> [PROVIDED DATA]
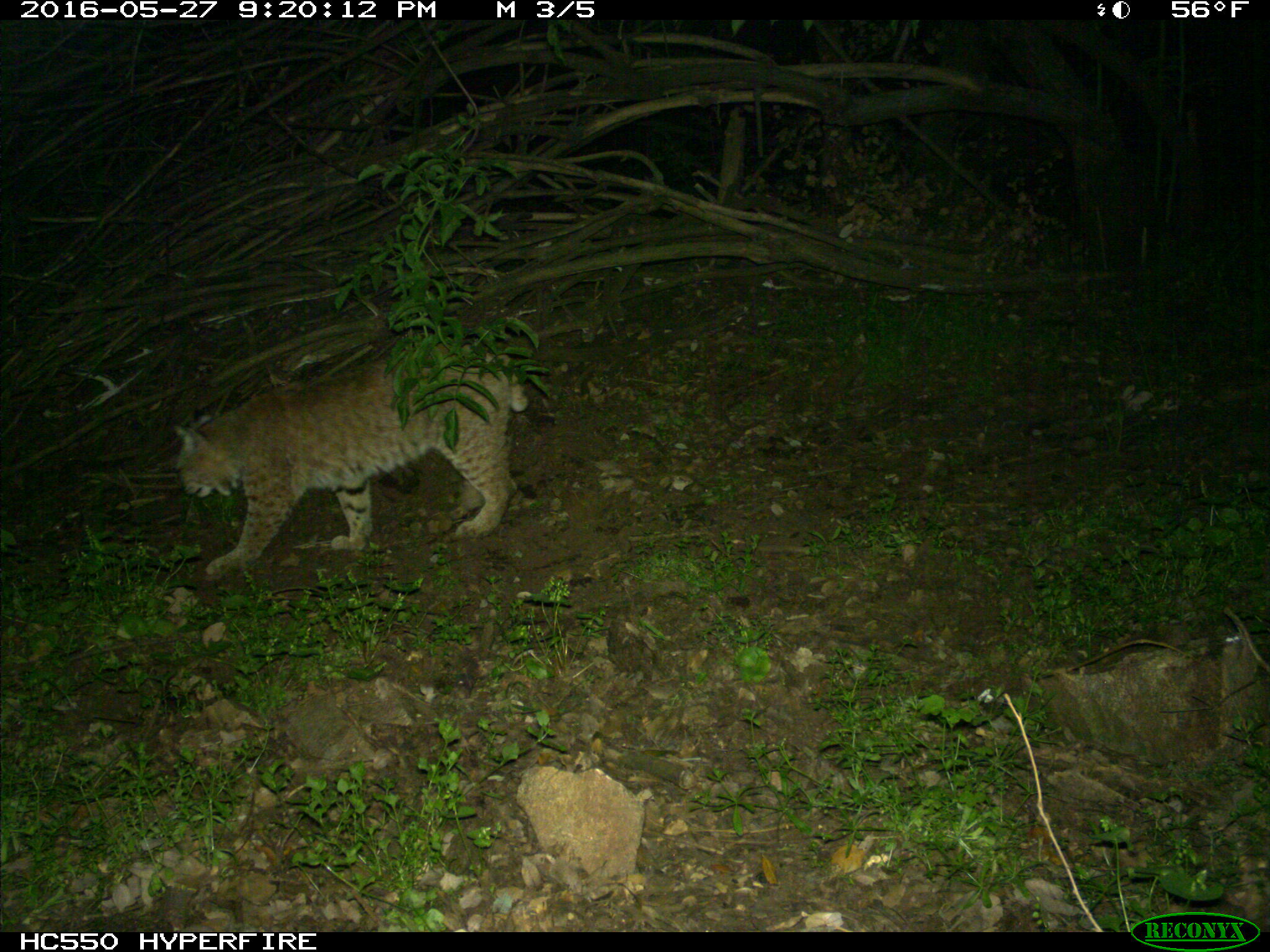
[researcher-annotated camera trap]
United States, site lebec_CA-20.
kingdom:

> [WORK TASK] Leave the pictures out and print the whole listing precisely.

> [REPLY TO THE TASK]
[researcher-annotated camera trap]
United States, site lebec_CA-20.
kingdom:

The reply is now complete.